» What you need to do:
Exactly as written, transcribe the data that follows.
• • • • •
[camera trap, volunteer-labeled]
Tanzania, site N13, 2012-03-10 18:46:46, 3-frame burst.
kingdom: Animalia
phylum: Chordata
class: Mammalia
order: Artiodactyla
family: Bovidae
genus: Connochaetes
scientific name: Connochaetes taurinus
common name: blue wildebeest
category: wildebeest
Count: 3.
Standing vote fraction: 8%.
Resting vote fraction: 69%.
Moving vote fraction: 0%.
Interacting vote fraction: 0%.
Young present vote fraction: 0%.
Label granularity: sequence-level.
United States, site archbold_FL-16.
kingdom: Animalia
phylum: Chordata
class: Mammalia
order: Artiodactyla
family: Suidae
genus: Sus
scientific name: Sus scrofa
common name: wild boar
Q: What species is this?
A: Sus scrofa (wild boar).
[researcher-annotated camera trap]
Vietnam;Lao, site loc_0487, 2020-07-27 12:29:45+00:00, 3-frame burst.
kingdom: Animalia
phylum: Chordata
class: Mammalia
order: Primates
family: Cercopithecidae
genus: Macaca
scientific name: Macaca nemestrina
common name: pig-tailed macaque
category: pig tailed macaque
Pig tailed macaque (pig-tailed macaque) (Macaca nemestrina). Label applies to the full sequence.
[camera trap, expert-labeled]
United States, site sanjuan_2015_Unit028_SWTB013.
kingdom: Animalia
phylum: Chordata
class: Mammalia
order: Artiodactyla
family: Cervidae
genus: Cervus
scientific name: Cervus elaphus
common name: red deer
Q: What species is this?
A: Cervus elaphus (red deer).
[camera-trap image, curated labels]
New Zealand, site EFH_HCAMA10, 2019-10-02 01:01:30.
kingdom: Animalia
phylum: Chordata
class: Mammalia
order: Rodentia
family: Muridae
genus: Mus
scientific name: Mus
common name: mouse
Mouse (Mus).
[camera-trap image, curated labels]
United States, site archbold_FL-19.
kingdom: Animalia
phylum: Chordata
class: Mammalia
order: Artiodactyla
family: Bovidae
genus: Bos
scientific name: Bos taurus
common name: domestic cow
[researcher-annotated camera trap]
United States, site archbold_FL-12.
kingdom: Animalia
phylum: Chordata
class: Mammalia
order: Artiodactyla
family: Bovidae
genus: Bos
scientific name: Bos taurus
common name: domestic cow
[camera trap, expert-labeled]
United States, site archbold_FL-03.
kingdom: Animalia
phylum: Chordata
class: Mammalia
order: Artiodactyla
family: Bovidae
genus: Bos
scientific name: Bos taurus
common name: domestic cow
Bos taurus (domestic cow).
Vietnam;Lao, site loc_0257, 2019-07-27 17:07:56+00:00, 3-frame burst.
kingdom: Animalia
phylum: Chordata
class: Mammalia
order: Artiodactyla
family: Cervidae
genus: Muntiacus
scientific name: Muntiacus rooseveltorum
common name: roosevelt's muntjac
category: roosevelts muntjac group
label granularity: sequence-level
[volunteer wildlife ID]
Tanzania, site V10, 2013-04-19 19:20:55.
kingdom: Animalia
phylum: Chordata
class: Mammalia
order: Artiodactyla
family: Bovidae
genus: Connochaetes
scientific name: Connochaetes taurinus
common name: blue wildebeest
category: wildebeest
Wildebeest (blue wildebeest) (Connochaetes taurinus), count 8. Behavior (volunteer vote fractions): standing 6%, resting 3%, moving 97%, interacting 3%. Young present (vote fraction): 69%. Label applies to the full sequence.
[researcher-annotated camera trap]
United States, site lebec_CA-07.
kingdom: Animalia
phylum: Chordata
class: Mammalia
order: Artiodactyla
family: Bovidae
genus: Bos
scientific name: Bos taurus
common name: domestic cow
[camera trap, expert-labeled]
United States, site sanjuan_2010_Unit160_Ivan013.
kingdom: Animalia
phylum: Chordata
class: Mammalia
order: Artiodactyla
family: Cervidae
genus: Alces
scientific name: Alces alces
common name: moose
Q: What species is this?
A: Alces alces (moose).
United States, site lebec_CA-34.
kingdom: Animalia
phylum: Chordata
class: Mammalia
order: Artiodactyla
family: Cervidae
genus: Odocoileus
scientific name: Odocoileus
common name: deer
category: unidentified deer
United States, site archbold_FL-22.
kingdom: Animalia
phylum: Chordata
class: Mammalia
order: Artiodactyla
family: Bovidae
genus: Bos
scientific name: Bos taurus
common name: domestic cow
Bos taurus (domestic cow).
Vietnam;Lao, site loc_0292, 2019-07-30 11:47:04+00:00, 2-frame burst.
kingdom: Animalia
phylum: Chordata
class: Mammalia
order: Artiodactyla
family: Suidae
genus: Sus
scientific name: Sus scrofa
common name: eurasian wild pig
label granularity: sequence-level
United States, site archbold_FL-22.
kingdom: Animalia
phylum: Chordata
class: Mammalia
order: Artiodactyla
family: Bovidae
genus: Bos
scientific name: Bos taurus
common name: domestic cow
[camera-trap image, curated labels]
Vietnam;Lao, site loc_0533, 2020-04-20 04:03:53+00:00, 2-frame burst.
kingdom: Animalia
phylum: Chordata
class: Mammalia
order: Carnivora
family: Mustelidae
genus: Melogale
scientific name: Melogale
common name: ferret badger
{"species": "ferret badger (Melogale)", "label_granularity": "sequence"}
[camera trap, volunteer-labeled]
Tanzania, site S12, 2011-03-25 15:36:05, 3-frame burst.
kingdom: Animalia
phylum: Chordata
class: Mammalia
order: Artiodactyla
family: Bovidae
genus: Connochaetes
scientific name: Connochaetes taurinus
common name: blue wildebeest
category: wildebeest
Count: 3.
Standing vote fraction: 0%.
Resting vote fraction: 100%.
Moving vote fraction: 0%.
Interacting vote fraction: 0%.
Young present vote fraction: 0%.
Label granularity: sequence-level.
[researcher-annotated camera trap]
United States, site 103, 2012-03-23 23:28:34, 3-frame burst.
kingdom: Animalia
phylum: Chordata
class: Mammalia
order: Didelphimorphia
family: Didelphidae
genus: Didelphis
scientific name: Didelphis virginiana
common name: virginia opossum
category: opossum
• • • • •
» Exercise response:
[camera trap, volunteer-labeled]
Tanzania, site N13, 2012-03-10 18:46:46, 3-frame burst.
kingdom: Animalia
phylum: Chordata
class: Mammalia
order: Artiodactyla
family: Bovidae
genus: Connochaetes
scientific name: Connochaetes taurinus
common name: blue wildebeest
category: wildebeest
Count: 3.
Standing vote fraction: 8%.
Resting vote fraction: 69%.
Moving vote fraction: 0%.
Interacting vote fraction: 0%.
Young present vote fraction: 0%.
Label granularity: sequence-level.
United States, site archbold_FL-16.
kingdom: Animalia
phylum: Chordata
class: Mammalia
order: Artiodactyla
family: Suidae
genus: Sus
scientific name: Sus scrofa
common name: wild boar
Q: What species is this?
A: Sus scrofa (wild boar).
[researcher-annotated camera trap]
Vietnam;Lao, site loc_0487, 2020-07-27 12:29:45+00:00, 3-frame burst.
kingdom: Animalia
phylum: Chordata
class: Mammalia
order: Primates
family: Cercopithecidae
genus: Macaca
scientific name: Macaca nemestrina
common name: pig-tailed macaque
category: pig tailed macaque
Pig tailed macaque (pig-tailed macaque) (Macaca nemestrina). Label applies to the full sequence.
[camera trap, expert-labeled]
United States, site sanjuan_2015_Unit028_SWTB013.
kingdom: Animalia
phylum: Chordata
class: Mammalia
order: Artiodactyla
family: Cervidae
genus: Cervus
scientific name: Cervus elaphus
common name: red deer
Q: What species is this?
A: Cervus elaphus (red deer).
[camera-trap image, curated labels]
New Zealand, site EFH_HCAMA10, 2019-10-02 01:01:30.
kingdom: Animalia
phylum: Chordata
class: Mammalia
order: Rodentia
family: Muridae
genus: Mus
scientific name: Mus
common name: mouse
Mouse (Mus).
[camera-trap image, curated labels]
United States, site archbold_FL-19.
kingdom: Animalia
phylum: Chordata
class: Mammalia
order: Artiodactyla
family: Bovidae
genus: Bos
scientific name: Bos taurus
common name: domestic cow
[researcher-annotated camera trap]
United States, site archbold_FL-12.
kingdom: Animalia
phylum: Chordata
class: Mammalia
order: Artiodactyla
family: Bovidae
genus: Bos
scientific name: Bos taurus
common name: domestic cow
[camera trap, expert-labeled]
United States, site archbold_FL-03.
kingdom: Animalia
phylum: Chordata
class: Mammalia
order: Artiodactyla
family: Bovidae
genus: Bos
scientific name: Bos taurus
common name: domestic cow
Bos taurus (domestic cow).
Vietnam;Lao, site loc_0257, 2019-07-27 17:07:56+00:00, 3-frame burst.
kingdom: Animalia
phylum: Chordata
class: Mammalia
order: Artiodactyla
family: Cervidae
genus: Muntiacus
scientific name: Muntiacus rooseveltorum
common name: roosevelt's muntjac
category: roosevelts muntjac group
label granularity: sequence-level
[volunteer wildlife ID]
Tanzania, site V10, 2013-04-19 19:20:55.
kingdom: Animalia
phylum: Chordata
class: Mammalia
order: Artiodactyla
family: Bovidae
genus: Connochaetes
scientific name: Connochaetes taurinus
common name: blue wildebeest
category: wildebeest
Wildebeest (blue wildebeest) (Connochaetes taurinus), count 8. Behavior (volunteer vote fractions): standing 6%, resting 3%, moving 97%, interacting 3%. Young present (vote fraction): 69%. Label applies to the full sequence.
[researcher-annotated camera trap]
United States, site lebec_CA-07.
kingdom: Animalia
phylum: Chordata
class: Mammalia
order: Artiodactyla
family: Bovidae
genus: Bos
scientific name: Bos taurus
common name: domestic cow
[camera trap, expert-labeled]
United States, site sanjuan_2010_Unit160_Ivan013.
kingdom: Animalia
phylum: Chordata
class: Mammalia
order: Artiodactyla
family: Cervidae
genus: Alces
scientific name: Alces alces
common name: moose
Q: What species is this?
A: Alces alces (moose).
United States, site lebec_CA-34.
kingdom: Animalia
phylum: Chordata
class: Mammalia
order: Artiodactyla
family: Cervidae
genus: Odocoileus
scientific name: Odocoileus
common name: deer
category: unidentified deer
United States, site archbold_FL-22.
kingdom: Animalia
phylum: Chordata
class: Mammalia
order: Artiodactyla
family: Bovidae
genus: Bos
scientific name: Bos taurus
common name: domestic cow
Bos taurus (domestic cow).
Vietnam;Lao, site loc_0292, 2019-07-30 11:47:04+00:00, 2-frame burst.
kingdom: Animalia
phylum: Chordata
class: Mammalia
order: Artiodactyla
family: Suidae
genus: Sus
scientific name: Sus scrofa
common name: eurasian wild pig
label granularity: sequence-level
United States, site archbold_FL-22.
kingdom: Animalia
phylum: Chordata
class: Mammalia
order: Artiodactyla
family: Bovidae
genus: Bos
scientific name: Bos taurus
common name: domestic cow
[camera-trap image, curated labels]
Vietnam;Lao, site loc_0533, 2020-04-20 04:03:53+00:00, 2-frame burst.
kingdom: Animalia
phylum: Chordata
class: Mammalia
order: Carnivora
family: Mustelidae
genus: Melogale
scientific name: Melogale
common name: ferret badger
{"species": "ferret badger (Melogale)", "label_granularity": "sequence"}
[camera trap, volunteer-labeled]
Tanzania, site S12, 2011-03-25 15:36:05, 3-frame burst.
kingdom: Animalia
phylum: Chordata
class: Mammalia
order: Artiodactyla
family: Bovidae
genus: Connochaetes
scientific name: Connochaetes taurinus
common name: blue wildebeest
category: wildebeest
Count: 3.
Standing vote fraction: 0%.
Resting vote fraction: 100%.
Moving vote fraction: 0%.
Interacting vote fraction: 0%.
Young present vote fraction: 0%.
Label granularity: sequence-level.
[researcher-annotated camera trap]
United States, site 103, 2012-03-23 23:28:34, 3-frame burst.
kingdom: Animalia
phylum: Chordata
class: Mammalia
order: Didelphimorphia
family: Didelphidae
genus: Didelphis
scientific name: Didelphis virginiana
common name: virginia opossum
category: opossum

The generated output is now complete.